(WHAT THE TASK ASKS)
The material below should be written out in full and exactly; pictures stay out of the copy.

★ ★ ★ ★ ★

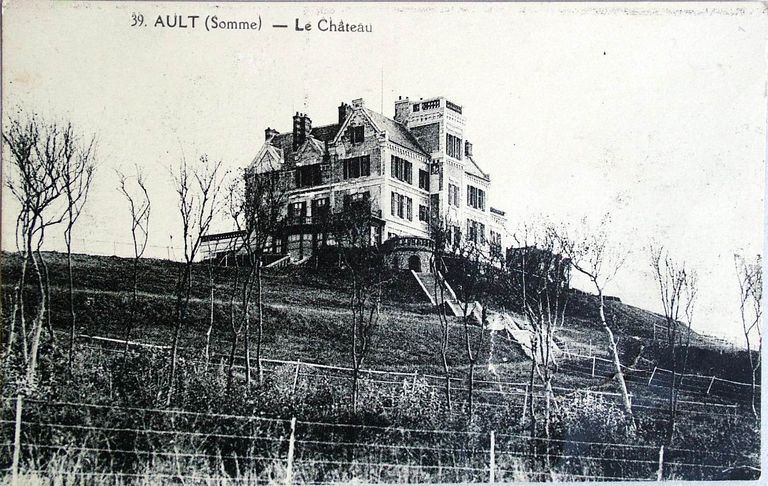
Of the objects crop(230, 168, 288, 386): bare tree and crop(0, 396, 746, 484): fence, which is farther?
crop(230, 168, 288, 386): bare tree

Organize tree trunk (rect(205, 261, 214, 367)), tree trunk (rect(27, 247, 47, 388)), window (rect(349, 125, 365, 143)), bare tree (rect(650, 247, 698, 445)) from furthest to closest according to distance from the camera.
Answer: bare tree (rect(650, 247, 698, 445))
window (rect(349, 125, 365, 143))
tree trunk (rect(205, 261, 214, 367))
tree trunk (rect(27, 247, 47, 388))

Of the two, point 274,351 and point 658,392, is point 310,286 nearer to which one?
point 274,351

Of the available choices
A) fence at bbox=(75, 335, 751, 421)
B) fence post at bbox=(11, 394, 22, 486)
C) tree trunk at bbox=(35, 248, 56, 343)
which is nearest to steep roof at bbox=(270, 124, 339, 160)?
fence at bbox=(75, 335, 751, 421)

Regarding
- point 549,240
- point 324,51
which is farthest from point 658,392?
point 324,51

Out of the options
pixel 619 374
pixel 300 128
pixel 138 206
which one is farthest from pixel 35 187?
pixel 619 374

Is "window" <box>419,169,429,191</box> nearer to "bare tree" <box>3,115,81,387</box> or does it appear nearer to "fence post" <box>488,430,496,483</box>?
"fence post" <box>488,430,496,483</box>

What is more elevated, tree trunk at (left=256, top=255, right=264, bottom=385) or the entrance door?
the entrance door

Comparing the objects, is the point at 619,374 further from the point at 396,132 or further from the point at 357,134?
the point at 357,134
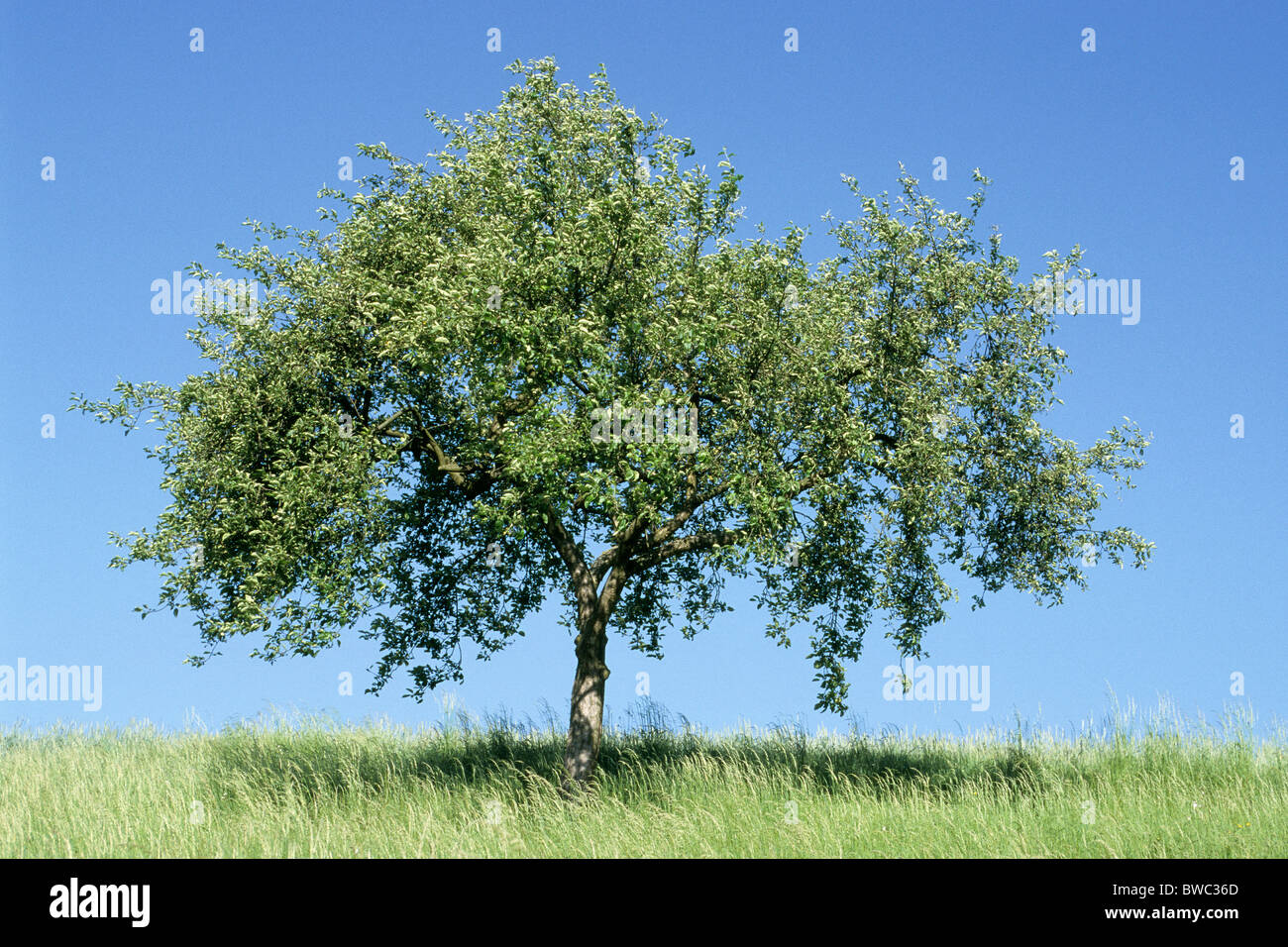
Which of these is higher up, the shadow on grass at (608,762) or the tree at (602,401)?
the tree at (602,401)

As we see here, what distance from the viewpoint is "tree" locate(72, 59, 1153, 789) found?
1947cm

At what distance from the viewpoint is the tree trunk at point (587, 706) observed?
2231cm

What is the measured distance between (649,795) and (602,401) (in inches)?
376

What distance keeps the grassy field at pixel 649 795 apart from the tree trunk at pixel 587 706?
23.2 inches

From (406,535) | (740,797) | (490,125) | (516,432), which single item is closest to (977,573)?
(740,797)

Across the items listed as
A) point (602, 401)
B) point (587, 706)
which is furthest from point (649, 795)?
point (602, 401)

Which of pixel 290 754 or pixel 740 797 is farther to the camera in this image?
pixel 290 754

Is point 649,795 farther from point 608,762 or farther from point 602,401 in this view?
point 602,401

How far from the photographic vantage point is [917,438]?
2003cm
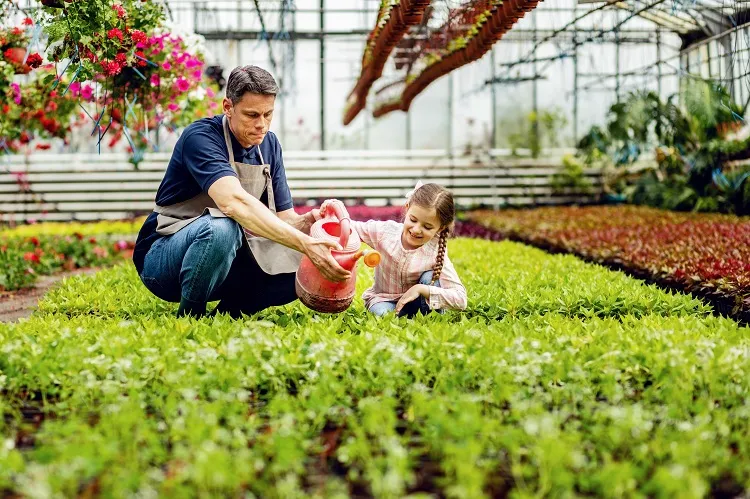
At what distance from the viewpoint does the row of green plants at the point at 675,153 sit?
1075 cm

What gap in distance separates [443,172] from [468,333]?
36.2 feet

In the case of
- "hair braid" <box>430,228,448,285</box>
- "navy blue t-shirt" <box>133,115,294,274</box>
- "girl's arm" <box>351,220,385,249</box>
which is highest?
"navy blue t-shirt" <box>133,115,294,274</box>

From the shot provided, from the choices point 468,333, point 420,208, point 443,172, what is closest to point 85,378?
point 468,333

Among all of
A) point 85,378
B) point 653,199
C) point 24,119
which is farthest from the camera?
point 653,199

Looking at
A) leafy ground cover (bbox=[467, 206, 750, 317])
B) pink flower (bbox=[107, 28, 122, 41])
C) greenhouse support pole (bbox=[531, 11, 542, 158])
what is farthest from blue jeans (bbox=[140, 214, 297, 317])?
greenhouse support pole (bbox=[531, 11, 542, 158])

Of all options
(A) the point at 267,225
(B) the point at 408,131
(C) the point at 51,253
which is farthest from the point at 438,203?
(B) the point at 408,131

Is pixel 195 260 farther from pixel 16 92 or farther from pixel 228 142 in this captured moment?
pixel 16 92

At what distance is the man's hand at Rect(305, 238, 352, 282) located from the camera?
3.42 m

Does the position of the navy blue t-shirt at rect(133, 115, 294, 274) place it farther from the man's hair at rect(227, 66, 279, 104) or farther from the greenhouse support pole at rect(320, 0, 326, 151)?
the greenhouse support pole at rect(320, 0, 326, 151)

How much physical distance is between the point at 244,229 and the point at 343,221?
0.61 metres

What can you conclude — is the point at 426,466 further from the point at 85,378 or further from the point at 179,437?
the point at 85,378

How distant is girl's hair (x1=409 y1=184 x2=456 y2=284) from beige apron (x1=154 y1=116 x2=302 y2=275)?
63cm

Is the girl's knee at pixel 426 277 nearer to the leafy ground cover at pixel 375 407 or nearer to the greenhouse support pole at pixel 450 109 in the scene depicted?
the leafy ground cover at pixel 375 407

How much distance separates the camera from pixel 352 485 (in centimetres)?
216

★ ★ ★ ★ ★

(COMPLETE ANSWER)
Of the objects crop(230, 168, 288, 386): bare tree and crop(0, 396, 746, 484): fence, which is farther?
crop(230, 168, 288, 386): bare tree

Organize tree trunk (rect(205, 261, 214, 367)), tree trunk (rect(27, 247, 47, 388)), window (rect(349, 125, 365, 143)), bare tree (rect(650, 247, 698, 445)) from furthest to closest according to distance from the camera.
Answer: bare tree (rect(650, 247, 698, 445))
window (rect(349, 125, 365, 143))
tree trunk (rect(205, 261, 214, 367))
tree trunk (rect(27, 247, 47, 388))

Of the two, point 274,351 and point 658,392, is point 310,286 nearer to which one?
point 274,351

Of the available choices
A) fence at bbox=(75, 335, 751, 421)
B) fence post at bbox=(11, 394, 22, 486)
C) tree trunk at bbox=(35, 248, 56, 343)
which is nearest to steep roof at bbox=(270, 124, 339, 160)?
fence at bbox=(75, 335, 751, 421)

Regarding
- point 549,240
- point 324,51
which is farthest from point 658,392?
point 324,51

Out of the options
pixel 619 374
pixel 300 128
pixel 138 206
which one is farthest from pixel 35 187?
pixel 619 374

Is "window" <box>419,169,429,191</box> nearer to "bare tree" <box>3,115,81,387</box> or does it appear nearer to "fence post" <box>488,430,496,483</box>?
"fence post" <box>488,430,496,483</box>

What is more elevated, tree trunk at (left=256, top=255, right=264, bottom=385) or the entrance door?
the entrance door

Comparing the objects, is the point at 619,374 further from the point at 396,132 or further from the point at 357,134?
the point at 357,134
Which of these is higher up, the shadow on grass at (608,762) or the tree at (602,401)?
the tree at (602,401)

As we see here, what distance from the viewpoint is "tree" locate(72, 59, 1153, 789) found?
1947cm

At what distance from the viewpoint is the tree trunk at point (587, 706) observed?
2231cm

What is the measured distance between (649,795) and (602,401) (in inches)?
376

What distance keeps the grassy field at pixel 649 795 apart from the tree trunk at pixel 587 706?
23.2 inches

From (406,535) | (740,797) | (490,125) | (516,432), which single item is closest to (977,573)?
(740,797)

Across the items listed as
A) point (602, 401)
B) point (587, 706)
which is furthest from point (649, 795)?
point (602, 401)

Which of pixel 290 754 or pixel 740 797 is farther to the camera in this image?
pixel 290 754

Is point 649,795 farther from point 608,762 or farther from point 602,401 in this view?
point 602,401

How far from the photographic vantage point is [917,438]?
2003cm
At what distance from the viewpoint does the row of green plants at the point at 675,153 sit?
1075 cm

What gap in distance separates [443,172] from [468,333]?
36.2 feet

In the case of
- "hair braid" <box>430,228,448,285</box>
- "navy blue t-shirt" <box>133,115,294,274</box>
- "girl's arm" <box>351,220,385,249</box>
which is highest?
"navy blue t-shirt" <box>133,115,294,274</box>

From the shot provided, from the choices point 468,333, point 420,208, point 443,172, what is closest to point 85,378?
point 468,333

Among all of
A) point 85,378
B) point 653,199
C) point 24,119
which is farthest from the camera?
point 653,199

Looking at
A) leafy ground cover (bbox=[467, 206, 750, 317])
B) pink flower (bbox=[107, 28, 122, 41])
C) greenhouse support pole (bbox=[531, 11, 542, 158])
what is farthest from blue jeans (bbox=[140, 214, 297, 317])?
greenhouse support pole (bbox=[531, 11, 542, 158])

Of all options
(A) the point at 267,225
(B) the point at 408,131
(C) the point at 51,253
which is farthest from the point at 438,203?
(B) the point at 408,131

Is pixel 195 260 farther from pixel 16 92 or farther from pixel 228 142 in this captured moment?
pixel 16 92

At what distance is the man's hand at Rect(305, 238, 352, 282) located from the camera?
3.42 m

Does the position of the navy blue t-shirt at rect(133, 115, 294, 274) place it farther from the man's hair at rect(227, 66, 279, 104) or farther from the greenhouse support pole at rect(320, 0, 326, 151)?
the greenhouse support pole at rect(320, 0, 326, 151)

How much physical distance is between the point at 244,229 and the point at 343,221?
0.61 metres

What can you conclude — is the point at 426,466 further from the point at 85,378 or further from the point at 179,437?
the point at 85,378

How distant is girl's hair (x1=409 y1=184 x2=456 y2=284) from beige apron (x1=154 y1=116 x2=302 y2=275)?
63cm

Is the girl's knee at pixel 426 277 nearer to the leafy ground cover at pixel 375 407 or nearer to the greenhouse support pole at pixel 450 109 in the scene depicted?
the leafy ground cover at pixel 375 407

How much distance separates the camera from pixel 352 485 (in centimetres)?
216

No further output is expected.